→ **PAGE TEXT**:
Beats | April 23, 2013

Triple Bottom Line Investing’s Prodigal Son Returns

ImpactAlpha
The team at

ImpactAlpha

Robert Rubinstein, a native New Yorker, is bringing his 15-year-old conference on “triple bottom-line” investing to Wall Street for the first time.

“For a long time, I was reluctant to do it in the U.S.,” says Rubinstein, 61 years old, who has made his home in Amsterdam for most of the last 40 years. “Whenever I met Americans in the financial sector, they didn’t want to hear about ESG (environmental, social and governance) reporting. They said, ‘This is BS, fluffy, soft. It has nothing to do with professional investment.’ I didn’t feel comfortable having those kind of discussions.”

According to Wikipedia, the term “triple bottom-line”was coined in 1997 by John Elkington in his book “Cannibals with Forks: the Triple Bottom Line of 21st Century Business.” The next year, Rubinstein began  promoting the practice in Europe and later Asia, hosting an average of two well-regarded conferences each year.

→ **EXTRACTED RECORDS**:
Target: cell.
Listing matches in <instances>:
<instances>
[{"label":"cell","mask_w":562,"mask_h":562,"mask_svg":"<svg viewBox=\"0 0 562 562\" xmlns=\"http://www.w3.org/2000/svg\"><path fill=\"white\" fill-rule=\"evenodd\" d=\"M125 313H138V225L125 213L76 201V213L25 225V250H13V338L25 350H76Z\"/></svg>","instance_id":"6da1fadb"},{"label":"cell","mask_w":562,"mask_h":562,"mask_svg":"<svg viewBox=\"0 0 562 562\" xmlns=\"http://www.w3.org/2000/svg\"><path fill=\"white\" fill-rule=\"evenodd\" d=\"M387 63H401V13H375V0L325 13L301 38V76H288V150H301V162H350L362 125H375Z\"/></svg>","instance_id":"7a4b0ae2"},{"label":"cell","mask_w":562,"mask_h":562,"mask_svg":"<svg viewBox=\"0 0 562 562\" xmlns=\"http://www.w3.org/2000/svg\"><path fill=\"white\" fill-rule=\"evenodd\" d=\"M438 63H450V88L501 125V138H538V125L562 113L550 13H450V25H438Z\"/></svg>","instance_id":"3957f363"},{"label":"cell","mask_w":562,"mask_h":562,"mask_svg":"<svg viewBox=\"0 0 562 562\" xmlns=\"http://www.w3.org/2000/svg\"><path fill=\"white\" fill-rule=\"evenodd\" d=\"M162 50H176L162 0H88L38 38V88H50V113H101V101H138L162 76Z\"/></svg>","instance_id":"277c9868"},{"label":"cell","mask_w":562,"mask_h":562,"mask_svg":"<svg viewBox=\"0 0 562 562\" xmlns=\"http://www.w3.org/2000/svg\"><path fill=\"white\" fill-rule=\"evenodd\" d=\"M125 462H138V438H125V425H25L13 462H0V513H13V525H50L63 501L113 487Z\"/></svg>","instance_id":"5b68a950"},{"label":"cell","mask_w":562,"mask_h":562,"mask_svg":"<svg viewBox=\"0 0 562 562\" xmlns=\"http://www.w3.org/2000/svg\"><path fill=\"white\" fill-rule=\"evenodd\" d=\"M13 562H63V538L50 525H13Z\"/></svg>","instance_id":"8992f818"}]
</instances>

→ **INSTRUCTIONS**:
A. Answer these from the triple bottom-line investing article above:
(i) How old is Robert Rubinstein, and in which city has he lived for most of the last 40 years?
(ii) Who coined the term "triple bottom-line," and in what year?
(iii) How many years old is Rubinstein's conference?
B. Continue the triple bottom-line investing article from where it stops.

→ **RESPONSES IN ORDER**:
A.
(i) He is 61 years old and has lived in Amsterdam.
(ii) John Elkington coined it in 1997.
(iii) The conference is 15 years old.

B.
Two months before the first TBLI-USA conference on June 17 and 18, Rubinstein says the mood change among U.S. investors “is like night and day.” (Disclosure: Impact IQ is a media sponsor of the TBLI conference.)

Extreme weather events such as Superstorm Sandy have pushed the risks of climate change to the forefront of financial analysis. Thousands of companies report their ESG performance, and investors are demanding even more. Both Bloomberg and Reuters are adding ESG reporting to their financial data services (See “Yellow Brick Road to the Impact Economy”).

For just one example, the Carbon Disclosure Project lists more than 700 institutional investors with more than $85 trillion in assets who are requesting that companies report their carbon emissions and climate strategies and, increasingly, water and forest practices as well

“People are doing the real math,” Rubinstein says. China’s growth, along with India’s and other emerging markets, is putting massive pressure on natural resources, he says. “The real opportunity for the investment community is resource efficiency — a factor of 10 times or 100 times more efficiency. If you’re doing that, you’re making more money.”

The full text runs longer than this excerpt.